Un miracle, Nice 1883

Le Petit Niçois se proclame républicain. Il s’ensuit qu’il est aussi antichrétien et participe à la propagande antireligieuse de la fin du XIXe siècle, mais en employant un ton modéré et en se moquant plutôt qu’en attaquant. On l’a vu dans l’article sur « La panique du Jésus ». Aussi ne manque-t-il pas l’occasion de ridiculiser ces femmes qui reviennent d’un pélerinage à Notre-Dame de Laghet dans un article du 10 juillet 1883 ; ce pélerinage – nous le savons de source directe et familiale – était l’occasion d’une promenade estivale à quatorze kilomètres de Nice et d’un pique-nique :

« Un miracle. — Avant hier vers 6 heures du soir, un long breack [sic], traîné par quatre chevaux, conduit par M. Darvic, revenait du couvent Notre-Dame de Laghet, réputée pour ses pseudo-miracles. Sur ce breack, se trouvaient une vingtaine de dames qui retournaient à Nice après avoir accompli un pèlerinage à ce sanctuaire.
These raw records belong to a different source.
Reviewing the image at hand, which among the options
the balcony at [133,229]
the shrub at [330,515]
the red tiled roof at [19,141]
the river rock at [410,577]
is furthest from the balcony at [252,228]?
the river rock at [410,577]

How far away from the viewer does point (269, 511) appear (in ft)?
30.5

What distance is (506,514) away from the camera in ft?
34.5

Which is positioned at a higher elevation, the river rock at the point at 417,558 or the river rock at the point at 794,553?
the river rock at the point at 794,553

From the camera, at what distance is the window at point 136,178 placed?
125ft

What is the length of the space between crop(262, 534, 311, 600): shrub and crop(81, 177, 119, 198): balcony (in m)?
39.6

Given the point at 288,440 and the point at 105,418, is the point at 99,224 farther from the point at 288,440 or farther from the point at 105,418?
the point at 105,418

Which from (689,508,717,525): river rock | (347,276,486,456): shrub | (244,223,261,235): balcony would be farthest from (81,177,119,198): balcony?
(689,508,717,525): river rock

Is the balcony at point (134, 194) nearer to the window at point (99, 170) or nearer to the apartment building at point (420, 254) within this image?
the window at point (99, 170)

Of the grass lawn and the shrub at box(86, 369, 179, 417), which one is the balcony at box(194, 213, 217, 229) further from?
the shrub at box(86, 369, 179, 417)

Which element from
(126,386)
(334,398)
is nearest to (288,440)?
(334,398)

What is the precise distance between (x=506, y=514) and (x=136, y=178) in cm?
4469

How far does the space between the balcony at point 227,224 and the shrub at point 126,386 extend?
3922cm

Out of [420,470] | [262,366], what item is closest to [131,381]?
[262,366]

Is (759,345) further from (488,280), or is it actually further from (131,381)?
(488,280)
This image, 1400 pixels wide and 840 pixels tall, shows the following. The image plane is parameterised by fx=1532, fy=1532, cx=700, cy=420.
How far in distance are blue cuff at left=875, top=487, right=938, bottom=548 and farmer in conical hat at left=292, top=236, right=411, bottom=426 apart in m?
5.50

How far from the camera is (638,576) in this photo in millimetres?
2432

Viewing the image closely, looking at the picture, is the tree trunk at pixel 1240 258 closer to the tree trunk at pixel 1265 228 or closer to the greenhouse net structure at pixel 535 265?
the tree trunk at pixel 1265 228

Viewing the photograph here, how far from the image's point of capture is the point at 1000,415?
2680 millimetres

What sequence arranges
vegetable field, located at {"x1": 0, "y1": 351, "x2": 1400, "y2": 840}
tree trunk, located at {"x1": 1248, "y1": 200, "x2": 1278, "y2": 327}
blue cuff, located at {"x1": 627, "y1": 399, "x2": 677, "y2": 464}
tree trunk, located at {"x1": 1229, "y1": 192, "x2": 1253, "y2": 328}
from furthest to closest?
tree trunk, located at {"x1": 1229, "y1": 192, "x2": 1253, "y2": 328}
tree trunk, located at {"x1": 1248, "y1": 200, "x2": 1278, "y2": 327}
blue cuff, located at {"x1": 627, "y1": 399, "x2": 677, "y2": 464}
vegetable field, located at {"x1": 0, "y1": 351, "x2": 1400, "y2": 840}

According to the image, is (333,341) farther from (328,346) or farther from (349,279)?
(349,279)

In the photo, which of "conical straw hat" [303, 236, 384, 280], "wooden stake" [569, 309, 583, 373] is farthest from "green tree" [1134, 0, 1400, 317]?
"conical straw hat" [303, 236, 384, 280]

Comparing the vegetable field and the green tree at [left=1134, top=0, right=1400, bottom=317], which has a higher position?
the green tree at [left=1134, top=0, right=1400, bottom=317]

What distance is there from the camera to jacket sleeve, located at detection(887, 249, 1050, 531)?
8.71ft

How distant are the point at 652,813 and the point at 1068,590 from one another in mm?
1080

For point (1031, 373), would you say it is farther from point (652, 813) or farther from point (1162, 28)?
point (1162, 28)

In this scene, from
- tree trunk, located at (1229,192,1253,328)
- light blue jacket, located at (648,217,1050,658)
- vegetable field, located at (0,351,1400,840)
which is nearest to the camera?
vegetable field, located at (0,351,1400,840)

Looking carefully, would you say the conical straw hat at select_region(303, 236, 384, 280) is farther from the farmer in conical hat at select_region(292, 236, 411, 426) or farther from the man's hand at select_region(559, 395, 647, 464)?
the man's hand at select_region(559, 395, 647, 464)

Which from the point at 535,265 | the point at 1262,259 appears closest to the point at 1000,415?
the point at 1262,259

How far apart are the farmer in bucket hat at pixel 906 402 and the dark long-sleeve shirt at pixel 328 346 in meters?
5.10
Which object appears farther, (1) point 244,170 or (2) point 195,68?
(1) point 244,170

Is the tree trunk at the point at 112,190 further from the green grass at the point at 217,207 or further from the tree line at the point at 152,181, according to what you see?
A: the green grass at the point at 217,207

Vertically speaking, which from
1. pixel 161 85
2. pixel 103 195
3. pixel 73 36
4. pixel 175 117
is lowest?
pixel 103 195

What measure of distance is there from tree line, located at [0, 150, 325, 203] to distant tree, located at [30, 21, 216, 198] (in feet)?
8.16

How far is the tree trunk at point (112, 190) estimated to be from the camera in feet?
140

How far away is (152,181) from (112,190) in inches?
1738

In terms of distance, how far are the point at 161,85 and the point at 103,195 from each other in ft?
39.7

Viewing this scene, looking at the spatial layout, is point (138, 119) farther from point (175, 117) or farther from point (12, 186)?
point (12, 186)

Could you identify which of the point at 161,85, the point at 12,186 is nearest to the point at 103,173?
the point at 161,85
Sur la route de la Corniche, l’essieu de derrière s’est brisé au milieu, ce bris a déterminé la dégradation d’une partie des ridelles, et a causé une panique parmi les voyageuses, dont quelques-unes ont dû invoquer le secours de Notre-Dame de Laghet.
Revenues de leurs premières émotions, et, aidées par quelques militaires de passage à ce moment, nos pèlerines sont descendues de voiture et ont continué leur route à pied en chantant : Sauvez Rome et la France, etc., et convaincues que les soldats qui avaient aidé à leur sauvetage étaient des anges déguisés envoyés par la Madone. »

Une fête à Notre-Dame de Laghet en 1840.